Figure 1. TEE SoC implementation using E902.
Multi-level Bus Architecture of TEE SoC
The architecture of SoC in this work is shown in Figure 1. The proposed architecture uses two E902 CPUs developed by T-Head as processor cores. And the CPU running in the TEE environment is called the TEE CPU, and the CPU running in REE environment is called REE CPU. As shown in Figure 1, the dual-core SoC uses a hierarchical bus design with three layers. The first layer of the bus located in the Isolated System is under a secure world called FL-AHB. As the master device, the TEE CPU can access all the devices under this bus, such as BootRom. This layer of the bus does not provide access to devices other than the master device. Therefore, the Isolated System is a completely isolated environment, and internal data cannot be accessed directly. The second-layer bus is the bus for building the TEE system (SL-AHB), and the TEE CPU can access all the slave devices on this bus layer. Meanwhile, The REE CPU’s accesses are restricted to the slave devices of this bus by IOPMP. The third-layer bus is a sub-bus of SL-AHB and is converted to an APB bus to connect peripheral IPs (TL-AHB2APBx). The IPs are divided and connected to the secure and the non-secure APB buses. The accesses to these IPs are granted based on the ID of the master device which initiates the accesses.

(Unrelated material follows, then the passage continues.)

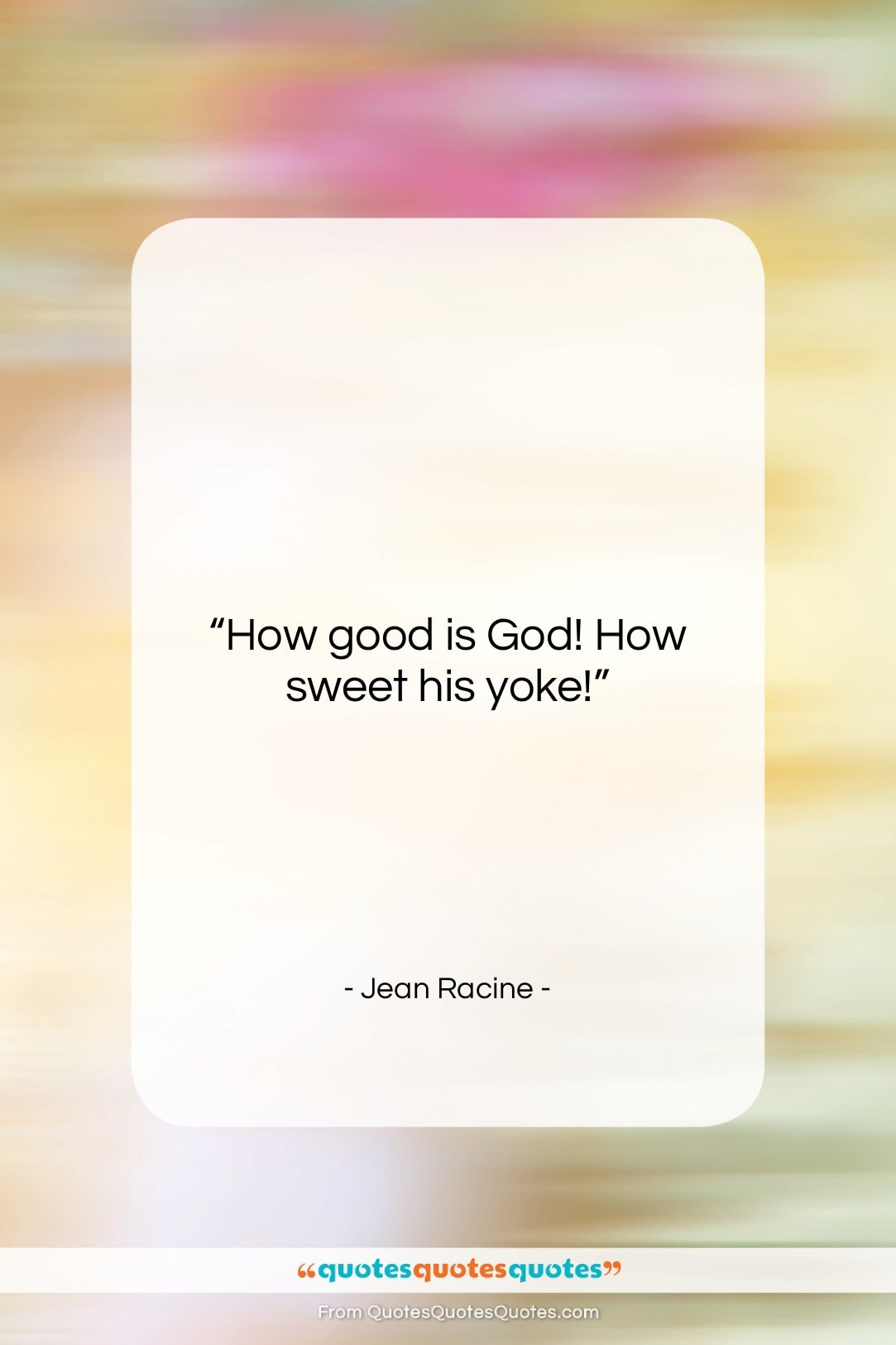"""Jean Racine quote: """"How good is God! How sweet his…""""- at QuotesQuotesQuotes.com"""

In this design, when the secure boot is completed, both TEE CPU and REE CPU will read the corresponding code and data from Main Memory. It is known from the architecture that both master devices have access to the Main Memory slave devices at the same time, so the AHB Bus adopts round-robin arbitration in the architecture in order to grant both CPUs the same priority, i.e., fair occupancy of bus resources.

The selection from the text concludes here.